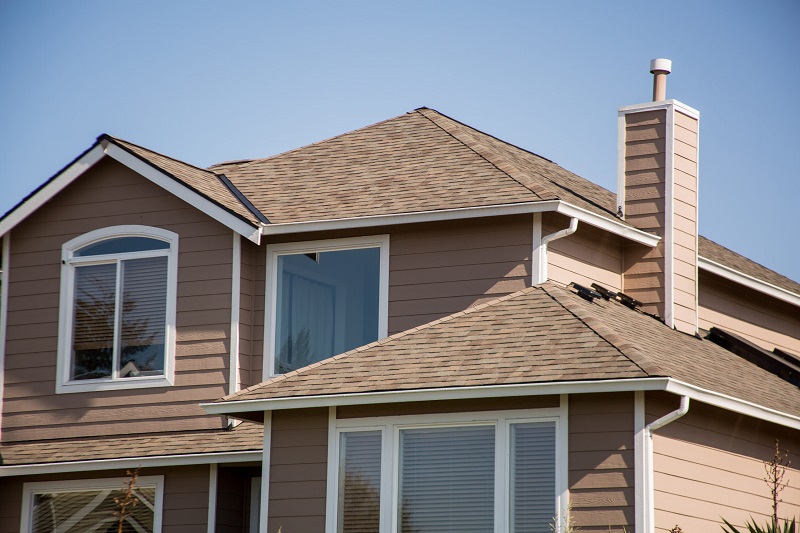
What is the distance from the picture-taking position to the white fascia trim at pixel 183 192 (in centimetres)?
1608

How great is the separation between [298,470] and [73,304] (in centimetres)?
484

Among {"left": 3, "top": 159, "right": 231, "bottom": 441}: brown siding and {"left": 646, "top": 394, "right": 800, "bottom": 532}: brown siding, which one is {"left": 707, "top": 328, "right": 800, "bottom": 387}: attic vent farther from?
{"left": 3, "top": 159, "right": 231, "bottom": 441}: brown siding

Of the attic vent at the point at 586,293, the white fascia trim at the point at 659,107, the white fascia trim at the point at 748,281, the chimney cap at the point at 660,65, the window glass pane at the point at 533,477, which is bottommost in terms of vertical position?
the window glass pane at the point at 533,477

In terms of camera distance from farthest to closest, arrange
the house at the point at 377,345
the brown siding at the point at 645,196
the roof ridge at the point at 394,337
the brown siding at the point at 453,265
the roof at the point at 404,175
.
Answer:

WHAT THE TASK REQUIRES:
Transcribe each entry above exactly, apart from the pictures.

WORKED ANSWER:
What is the distance from the picture-taking position to the white fascia trim at pixel 183 192 (in centimetres)?
1608

How great is the separation between [298,470] and [73,304] (in centimetres)?
484

Among {"left": 3, "top": 159, "right": 231, "bottom": 441}: brown siding and {"left": 646, "top": 394, "right": 800, "bottom": 532}: brown siding, which one is {"left": 707, "top": 328, "right": 800, "bottom": 387}: attic vent farther from?
{"left": 3, "top": 159, "right": 231, "bottom": 441}: brown siding

Of the attic vent at the point at 586,293, the white fascia trim at the point at 659,107, the white fascia trim at the point at 748,281, the chimney cap at the point at 660,65, the window glass pane at the point at 533,477, which is bottommost in terms of vertical position?
the window glass pane at the point at 533,477

In terms of camera distance from farthest to closest, arrange
the house at the point at 377,345
the brown siding at the point at 645,196
the roof ridge at the point at 394,337
the brown siding at the point at 453,265
the roof at the point at 404,175
.
Answer:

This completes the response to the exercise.